Если бы Нехлюдов тогда ясно сознал бы свою любовь к Катюше и в особенности если бы тогда его стали бы убеждать в том, что он никак не может и не должен соединить свою судьбу с такой девушкой, то очень легко могло бы случиться, что он, с своей прямолинейностью во всем, решил бы, что нет никаких причин не жениться на девушке, кто бы она ни была, если только он любит ее. Но тетушки не говорили ему про свои опасения, и он так и уехал, не сознав своей любви к этой девушке.
Он был уверен, что его чувство к Катюше есть только одно из проявлений наполнявшего тогда все его существо чувства радости жизни, разделяемое этой милой, веселой девочкой.

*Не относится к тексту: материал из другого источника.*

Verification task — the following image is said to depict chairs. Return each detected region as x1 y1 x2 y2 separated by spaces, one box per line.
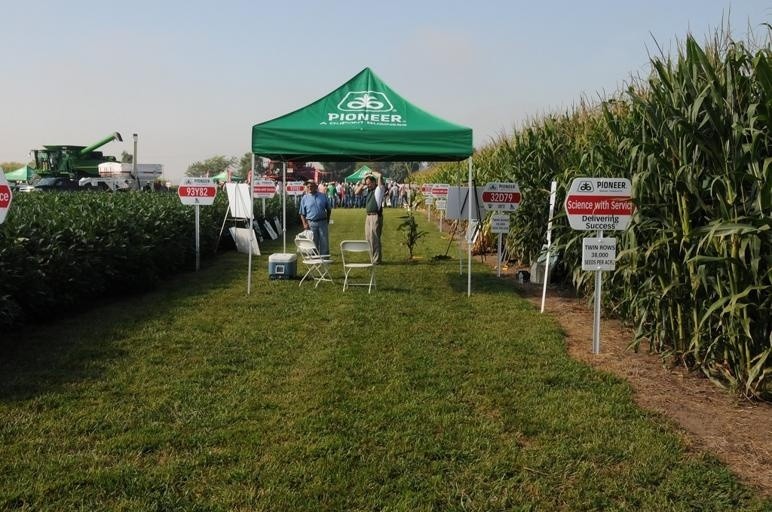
294 239 380 294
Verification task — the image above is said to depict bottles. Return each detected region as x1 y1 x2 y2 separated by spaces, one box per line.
518 272 524 292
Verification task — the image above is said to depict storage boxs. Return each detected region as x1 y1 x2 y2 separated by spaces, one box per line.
268 252 297 280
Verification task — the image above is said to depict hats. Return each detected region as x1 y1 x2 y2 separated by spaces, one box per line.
303 179 315 185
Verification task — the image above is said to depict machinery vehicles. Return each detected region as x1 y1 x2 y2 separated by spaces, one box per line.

Когда же он уезжал и Катюша, стоя на крыльце с тетушками, провожала его своими черными, полными слез и немного косившими глазами, он почувствовал, однако, что покидает что-то прекрасное, дорогое, которое никогда уже не повторится. И ему стало очень грустно.
– Прощай, Катюша, благодарю за все, – сказал он через чепец Софьи Ивановны, садясь в пролетку.
– Прощайте, Дмитрий Иванович, – сказала она своим приятным, ласкающим голосом и, удерживая слезы, наполнившие ее глаза, убежала в сени, где ей можно было свободно плакать.
XIII
С тех пор в продолжение трех лет Нехлюдов не видался с Катюшей. И увидался он с нею только тогда, когда, только что произведенный в офицеры, по дороге в армию, заехал к тетушкам уже совершенно другим человеком, чем тот, который прожил у них лето три года тому назад.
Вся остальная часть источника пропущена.